Transcribe every one of the records below word for word, leaving out the pictures.

[Start GIVEN RECORDS]

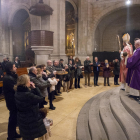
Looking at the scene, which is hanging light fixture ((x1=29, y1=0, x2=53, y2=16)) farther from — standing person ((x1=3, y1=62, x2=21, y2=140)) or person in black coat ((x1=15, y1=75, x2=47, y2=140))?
person in black coat ((x1=15, y1=75, x2=47, y2=140))

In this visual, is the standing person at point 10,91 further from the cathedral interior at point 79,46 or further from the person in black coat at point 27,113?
the person in black coat at point 27,113

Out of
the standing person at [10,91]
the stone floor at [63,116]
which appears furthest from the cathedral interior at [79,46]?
the standing person at [10,91]

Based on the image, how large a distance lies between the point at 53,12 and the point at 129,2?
6.13 m

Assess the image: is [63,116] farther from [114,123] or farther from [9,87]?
[9,87]

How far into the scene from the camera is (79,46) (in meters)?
12.9

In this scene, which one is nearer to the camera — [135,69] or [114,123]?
[114,123]

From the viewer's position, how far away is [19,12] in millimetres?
14141

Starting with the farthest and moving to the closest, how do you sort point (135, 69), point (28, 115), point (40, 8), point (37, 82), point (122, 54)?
point (40, 8) < point (122, 54) < point (135, 69) < point (37, 82) < point (28, 115)

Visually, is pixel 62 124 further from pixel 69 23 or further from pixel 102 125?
pixel 69 23

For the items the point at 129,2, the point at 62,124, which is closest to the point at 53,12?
the point at 129,2

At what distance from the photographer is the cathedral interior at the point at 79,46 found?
3070mm

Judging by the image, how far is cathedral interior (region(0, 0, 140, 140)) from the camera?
3070 millimetres

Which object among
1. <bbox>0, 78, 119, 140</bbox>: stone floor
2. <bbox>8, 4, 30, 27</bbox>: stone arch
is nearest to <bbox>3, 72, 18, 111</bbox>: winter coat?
<bbox>0, 78, 119, 140</bbox>: stone floor

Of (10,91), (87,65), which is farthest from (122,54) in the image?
(10,91)
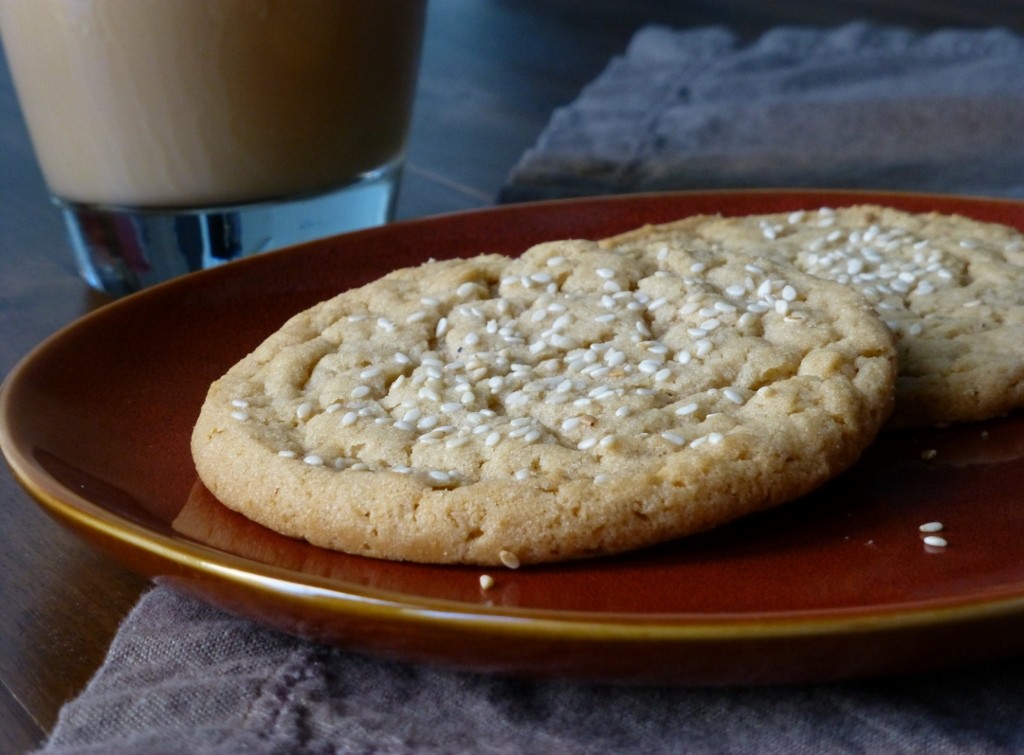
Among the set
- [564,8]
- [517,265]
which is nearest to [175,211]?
[517,265]

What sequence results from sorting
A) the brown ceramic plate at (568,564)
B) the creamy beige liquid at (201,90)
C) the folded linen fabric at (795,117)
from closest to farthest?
the brown ceramic plate at (568,564) → the creamy beige liquid at (201,90) → the folded linen fabric at (795,117)

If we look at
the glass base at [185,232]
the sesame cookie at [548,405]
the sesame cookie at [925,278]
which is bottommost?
the glass base at [185,232]

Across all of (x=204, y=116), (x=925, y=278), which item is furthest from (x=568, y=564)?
(x=204, y=116)

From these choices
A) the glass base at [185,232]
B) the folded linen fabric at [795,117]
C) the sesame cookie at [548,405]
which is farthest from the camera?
the folded linen fabric at [795,117]

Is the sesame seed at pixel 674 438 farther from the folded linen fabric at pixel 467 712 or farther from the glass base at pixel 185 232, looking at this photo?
the glass base at pixel 185 232

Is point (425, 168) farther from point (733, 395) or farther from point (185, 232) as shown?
point (733, 395)

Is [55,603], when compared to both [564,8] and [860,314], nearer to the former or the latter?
[860,314]

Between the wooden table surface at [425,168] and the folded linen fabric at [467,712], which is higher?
the folded linen fabric at [467,712]

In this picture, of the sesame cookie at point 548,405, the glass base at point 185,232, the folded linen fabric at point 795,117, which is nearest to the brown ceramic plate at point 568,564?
the sesame cookie at point 548,405
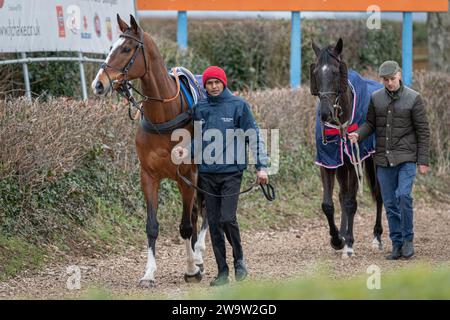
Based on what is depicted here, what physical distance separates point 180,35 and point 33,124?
704 cm

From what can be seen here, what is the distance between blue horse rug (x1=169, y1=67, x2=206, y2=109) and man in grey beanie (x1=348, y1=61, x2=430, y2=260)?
180 centimetres

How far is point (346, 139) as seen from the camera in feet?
35.1

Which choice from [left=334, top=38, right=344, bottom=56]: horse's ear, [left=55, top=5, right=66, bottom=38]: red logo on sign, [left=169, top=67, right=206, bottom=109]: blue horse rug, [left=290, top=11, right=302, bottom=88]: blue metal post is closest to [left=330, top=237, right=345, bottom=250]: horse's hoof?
[left=334, top=38, right=344, bottom=56]: horse's ear

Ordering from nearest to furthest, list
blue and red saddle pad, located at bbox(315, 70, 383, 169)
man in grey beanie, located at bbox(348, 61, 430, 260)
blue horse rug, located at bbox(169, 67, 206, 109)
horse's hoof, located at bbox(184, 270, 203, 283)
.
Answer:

[End GIVEN RECORDS]

OUTPUT OF THE EXERCISE =
Looking at the scene, which is hanging light fixture ((x1=29, y1=0, x2=53, y2=16)) farther from — standing person ((x1=3, y1=62, x2=21, y2=140)) or person in black coat ((x1=15, y1=75, x2=47, y2=140))?
person in black coat ((x1=15, y1=75, x2=47, y2=140))

In this visual, is the standing person at point 10,91 further from the cathedral interior at point 79,46 or further from the person in black coat at point 27,113?
the person in black coat at point 27,113

Out of
the standing person at [10,91]
the stone floor at [63,116]
which appears furthest from the cathedral interior at [79,46]?
the standing person at [10,91]

Based on the image, how large a distance lies between the point at 53,12 and the point at 129,2?
6.13 m

Assess the image: is [63,116] farther from [114,123] or farther from [9,87]?
[9,87]

How far into the scene from the camera is (79,46) (in meters)?
12.9

In this scene, which one is nearer to the camera — [135,69] or [114,123]?
[114,123]

From the viewer's position, how far away is [19,12] in millimetres?
14141

Starting with the farthest and moving to the closest, how do you sort point (135, 69), point (28, 115), point (40, 8), point (37, 82), point (122, 54)?
point (40, 8) < point (122, 54) < point (135, 69) < point (37, 82) < point (28, 115)

Visually, is pixel 62 124 further from pixel 69 23 or further from pixel 102 125?
pixel 69 23

For the items the point at 129,2, the point at 62,124, which is closest to the point at 53,12?
the point at 129,2

At what distance from the photographer is the cathedral interior at the point at 79,46 found?
3070mm

Judging by the image, how far is cathedral interior (region(0, 0, 140, 140)) from the camera?
3070 millimetres

Which object among
1. <bbox>0, 78, 119, 140</bbox>: stone floor
2. <bbox>8, 4, 30, 27</bbox>: stone arch
is nearest to <bbox>3, 72, 18, 111</bbox>: winter coat?
<bbox>0, 78, 119, 140</bbox>: stone floor

Of (10,91), (87,65), which is farthest from (122,54) in the image?
(10,91)
Among the set
- [564,8]
- [517,265]
which is nearest to [175,211]?
[517,265]

What sequence results from sorting
A) the brown ceramic plate at (568,564)
B) the creamy beige liquid at (201,90)
C) the folded linen fabric at (795,117)
from closest to farthest?
the brown ceramic plate at (568,564) → the creamy beige liquid at (201,90) → the folded linen fabric at (795,117)

If we look at
the glass base at [185,232]
the sesame cookie at [548,405]
the sesame cookie at [925,278]
which is bottommost?
the glass base at [185,232]

Across all of (x=204, y=116), (x=925, y=278), which item is furthest from (x=568, y=564)?
(x=204, y=116)

From these choices
A) the glass base at [185,232]
B) the folded linen fabric at [795,117]
C) the sesame cookie at [548,405]
which is farthest from the camera?
the folded linen fabric at [795,117]

Is the sesame seed at pixel 674 438 farther from the folded linen fabric at pixel 467 712 or farther from the glass base at pixel 185 232, looking at this photo?
the glass base at pixel 185 232

Is point (425, 168) farther from point (733, 395) or farther from point (185, 232) as shown?
point (733, 395)

Is [55,603], when compared to both [564,8] and [860,314], nearer to the former or the latter?
[860,314]

Between the wooden table surface at [425,168] and the folded linen fabric at [467,712], which is higher?
the folded linen fabric at [467,712]

In this picture, of the sesame cookie at point 548,405, the glass base at point 185,232, the folded linen fabric at point 795,117, which is nearest to the brown ceramic plate at point 568,564?
the sesame cookie at point 548,405
Based on what is depicted here, what physical distance separates point 180,35 and point 33,124?
704 cm

From what can be seen here, what is the distance between blue horse rug (x1=169, y1=67, x2=206, y2=109) and man in grey beanie (x1=348, y1=61, x2=430, y2=260)?
180 centimetres

How far is point (346, 139) as seen from the camera in feet?
35.1

Which choice from [left=334, top=38, right=344, bottom=56]: horse's ear, [left=55, top=5, right=66, bottom=38]: red logo on sign, [left=169, top=67, right=206, bottom=109]: blue horse rug, [left=290, top=11, right=302, bottom=88]: blue metal post is closest to [left=330, top=237, right=345, bottom=250]: horse's hoof?
[left=334, top=38, right=344, bottom=56]: horse's ear

Ordering from nearest to furthest, list
blue and red saddle pad, located at bbox(315, 70, 383, 169)
man in grey beanie, located at bbox(348, 61, 430, 260)
blue horse rug, located at bbox(169, 67, 206, 109)
horse's hoof, located at bbox(184, 270, 203, 283)
.
Answer:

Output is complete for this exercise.